The film is good on social embarrassment: Oscar calls himself 'a little duck dabbling in a pond of pink flesh', to which Nigel replies, 'Steady on, old chap'. It gets a laugh, but I suspect that Polanski also thinks of his audience as a bunch of Nigels, badly in need of sexual defrosting. Isn't that rather out of date, the proud flourish of an expatriate who has lost touch - rather like his choice of soundtrack, endless pelvic disco numbers from the early Eighties? Only towards the end does Polanski heed the lessons of Cul-de-Sac and turn his attention properly to Nigel and Fiona. They aren't stooges at all, but victims, and rather more intriguing than their loud-mouthed predators.

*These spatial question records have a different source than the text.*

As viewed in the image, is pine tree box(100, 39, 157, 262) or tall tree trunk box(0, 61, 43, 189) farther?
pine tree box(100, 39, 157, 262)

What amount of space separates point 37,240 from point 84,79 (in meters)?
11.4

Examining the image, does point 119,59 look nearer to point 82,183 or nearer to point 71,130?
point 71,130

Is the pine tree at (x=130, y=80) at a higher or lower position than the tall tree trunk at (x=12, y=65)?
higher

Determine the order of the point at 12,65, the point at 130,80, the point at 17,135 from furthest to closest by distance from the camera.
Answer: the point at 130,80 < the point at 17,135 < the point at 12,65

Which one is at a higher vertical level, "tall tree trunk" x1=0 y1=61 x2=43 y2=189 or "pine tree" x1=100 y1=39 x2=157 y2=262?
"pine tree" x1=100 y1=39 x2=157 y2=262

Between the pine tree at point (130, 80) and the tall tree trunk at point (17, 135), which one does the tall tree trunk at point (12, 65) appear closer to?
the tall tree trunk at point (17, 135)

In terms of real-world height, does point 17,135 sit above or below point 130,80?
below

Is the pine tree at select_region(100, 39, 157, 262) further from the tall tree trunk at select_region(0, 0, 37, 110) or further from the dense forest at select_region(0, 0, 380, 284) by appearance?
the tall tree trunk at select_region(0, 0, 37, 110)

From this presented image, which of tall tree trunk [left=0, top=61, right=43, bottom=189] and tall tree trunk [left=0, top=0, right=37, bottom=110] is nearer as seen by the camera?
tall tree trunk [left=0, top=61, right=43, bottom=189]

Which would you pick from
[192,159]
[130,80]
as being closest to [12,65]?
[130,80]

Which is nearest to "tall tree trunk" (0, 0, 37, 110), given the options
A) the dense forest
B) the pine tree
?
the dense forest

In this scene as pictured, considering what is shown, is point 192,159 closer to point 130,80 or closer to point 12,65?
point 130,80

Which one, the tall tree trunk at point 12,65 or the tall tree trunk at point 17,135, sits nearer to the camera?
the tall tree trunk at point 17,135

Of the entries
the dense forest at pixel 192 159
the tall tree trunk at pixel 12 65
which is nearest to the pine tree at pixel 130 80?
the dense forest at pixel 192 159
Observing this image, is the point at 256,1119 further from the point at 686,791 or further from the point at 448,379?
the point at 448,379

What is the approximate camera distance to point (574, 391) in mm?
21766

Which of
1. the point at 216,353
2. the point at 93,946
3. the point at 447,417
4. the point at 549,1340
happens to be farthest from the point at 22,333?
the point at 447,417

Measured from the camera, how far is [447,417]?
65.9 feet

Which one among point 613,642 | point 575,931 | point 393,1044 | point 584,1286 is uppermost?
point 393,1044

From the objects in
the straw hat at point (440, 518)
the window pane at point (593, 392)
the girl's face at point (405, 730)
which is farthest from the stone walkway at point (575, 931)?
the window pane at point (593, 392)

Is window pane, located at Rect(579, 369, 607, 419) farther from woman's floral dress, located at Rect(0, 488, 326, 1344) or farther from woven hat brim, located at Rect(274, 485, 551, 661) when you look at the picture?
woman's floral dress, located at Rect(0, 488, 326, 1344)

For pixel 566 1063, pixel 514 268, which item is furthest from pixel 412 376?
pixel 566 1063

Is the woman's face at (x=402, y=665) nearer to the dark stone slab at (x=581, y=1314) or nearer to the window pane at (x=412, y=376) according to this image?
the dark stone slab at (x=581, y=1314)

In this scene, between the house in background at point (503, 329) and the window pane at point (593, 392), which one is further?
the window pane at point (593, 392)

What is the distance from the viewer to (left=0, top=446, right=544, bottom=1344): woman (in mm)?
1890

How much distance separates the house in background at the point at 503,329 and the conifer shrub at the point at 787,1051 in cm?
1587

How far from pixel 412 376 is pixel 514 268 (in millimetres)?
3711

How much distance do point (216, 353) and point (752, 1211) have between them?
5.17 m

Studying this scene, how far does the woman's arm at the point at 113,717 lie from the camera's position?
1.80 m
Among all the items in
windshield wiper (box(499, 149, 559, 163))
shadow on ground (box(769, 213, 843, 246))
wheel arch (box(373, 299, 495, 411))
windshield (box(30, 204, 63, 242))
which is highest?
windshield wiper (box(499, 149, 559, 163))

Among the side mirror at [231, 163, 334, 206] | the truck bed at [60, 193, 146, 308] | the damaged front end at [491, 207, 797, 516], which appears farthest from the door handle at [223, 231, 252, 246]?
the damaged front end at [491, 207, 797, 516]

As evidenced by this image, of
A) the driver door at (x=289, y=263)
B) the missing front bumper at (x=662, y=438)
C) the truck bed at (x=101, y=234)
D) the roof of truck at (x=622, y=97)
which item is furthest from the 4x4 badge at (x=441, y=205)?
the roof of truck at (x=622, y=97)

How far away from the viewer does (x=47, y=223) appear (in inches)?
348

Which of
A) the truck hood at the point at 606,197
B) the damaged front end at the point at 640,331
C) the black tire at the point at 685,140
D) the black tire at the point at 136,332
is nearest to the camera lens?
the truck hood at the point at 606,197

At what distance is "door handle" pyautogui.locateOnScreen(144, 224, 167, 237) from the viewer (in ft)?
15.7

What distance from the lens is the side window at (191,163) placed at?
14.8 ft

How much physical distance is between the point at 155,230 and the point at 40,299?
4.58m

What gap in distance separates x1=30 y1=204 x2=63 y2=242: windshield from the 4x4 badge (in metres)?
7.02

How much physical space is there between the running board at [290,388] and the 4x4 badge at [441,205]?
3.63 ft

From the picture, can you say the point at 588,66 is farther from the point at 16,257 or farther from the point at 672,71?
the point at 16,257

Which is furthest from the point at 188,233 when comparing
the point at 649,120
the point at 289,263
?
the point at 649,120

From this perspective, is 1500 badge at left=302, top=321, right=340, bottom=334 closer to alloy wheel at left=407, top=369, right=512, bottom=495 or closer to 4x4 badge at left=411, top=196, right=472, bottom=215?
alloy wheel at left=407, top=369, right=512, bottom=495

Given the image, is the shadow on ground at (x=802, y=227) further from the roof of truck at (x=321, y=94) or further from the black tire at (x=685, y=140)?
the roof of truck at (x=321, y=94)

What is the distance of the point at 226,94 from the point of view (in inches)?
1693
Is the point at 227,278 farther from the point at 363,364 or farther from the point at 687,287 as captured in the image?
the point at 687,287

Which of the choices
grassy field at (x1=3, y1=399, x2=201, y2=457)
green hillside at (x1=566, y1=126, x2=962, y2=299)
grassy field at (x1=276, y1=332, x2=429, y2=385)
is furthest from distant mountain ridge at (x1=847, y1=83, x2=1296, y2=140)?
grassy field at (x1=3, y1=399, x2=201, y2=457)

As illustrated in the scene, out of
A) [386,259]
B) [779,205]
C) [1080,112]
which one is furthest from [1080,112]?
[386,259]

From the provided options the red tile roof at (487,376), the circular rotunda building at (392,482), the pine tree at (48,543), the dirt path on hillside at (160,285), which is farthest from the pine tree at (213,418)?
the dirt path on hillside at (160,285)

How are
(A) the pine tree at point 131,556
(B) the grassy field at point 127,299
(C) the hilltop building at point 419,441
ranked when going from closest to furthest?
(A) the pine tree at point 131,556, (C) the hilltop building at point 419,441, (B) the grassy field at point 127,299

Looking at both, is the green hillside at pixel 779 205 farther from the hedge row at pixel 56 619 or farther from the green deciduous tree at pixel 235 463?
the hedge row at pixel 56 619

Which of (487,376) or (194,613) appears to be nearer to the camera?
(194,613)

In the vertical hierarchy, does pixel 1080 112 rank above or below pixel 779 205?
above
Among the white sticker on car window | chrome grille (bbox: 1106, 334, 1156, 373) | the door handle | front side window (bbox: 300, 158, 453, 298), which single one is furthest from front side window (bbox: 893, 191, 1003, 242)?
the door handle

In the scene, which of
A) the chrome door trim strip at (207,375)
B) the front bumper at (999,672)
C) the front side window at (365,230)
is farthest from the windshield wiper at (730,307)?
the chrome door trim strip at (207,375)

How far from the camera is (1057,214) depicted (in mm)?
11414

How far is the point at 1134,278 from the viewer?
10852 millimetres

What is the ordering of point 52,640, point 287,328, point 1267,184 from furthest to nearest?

This is especially true of Kristin Scott-Thomas, who gives off a politely chilled sexiness, like one of Irving Penn's photographs of Dior models - 20 degrees below Emmanuelle Seigner, whom the film merely nags us to find voluptuous. Holding everything back, Fiona is so flawless that all you can think about is what her flaws must look like. We see one of them at the climax; I didn't really believe it, yet the atmosphere that descends then is genuine Polanski - shatter followed by calm, a damp look back at what has been a voyage of the damned. It makes the film feel better than it was. Bitter Moon makes you wince, occasionally with fear but mostly at the sight of genius gone silly and sour. 'Don't play with your zizi while I'm gone,' Mimi warns Oscar. Go tell it to the director.

City of Joy is designed as a relentless heart-warmer. Patrick Swayze plays Max, an American hulk who gives up medicine and flees to Calcutta, where circumstances provoke him to take it up again. He makes two great friends: Joan (Pauline Collins), a rough Irish saint in the slums, and the rickshaw driver Hasari Pal (Om Puri). I was glad that the director, Roland Joffe, avoided any cheap slush between Max and Joan, but he can't leave the goodwill alone - crazy monsoon dances, a few cures outweighing all the suffering. The pleasant surprise is Swayze, baffled and bullish where a more refined actor might have shown off his moods. And the unpleasant surprise is Ennio Morricone's score, his worst ever. The final chorus sounds like 10,000 Pekinese puppies stuck in a cave.

'Bitter Moon' (18): Odeon Haymarket (839 7697) & Kensington (371 3166), Chelsea Cinema (352 3742), Gate (727 4043), Screen on the Hill (435 3366), Whiteleys (792 3324); 'City of Joy' (12): MGM Fulham Rd (373 6990), Shaftesbury Ave (836 8861) & Trocadero (434 0032), Barbican (638 8891), Whiteleys (792 3324). All numbers are 071.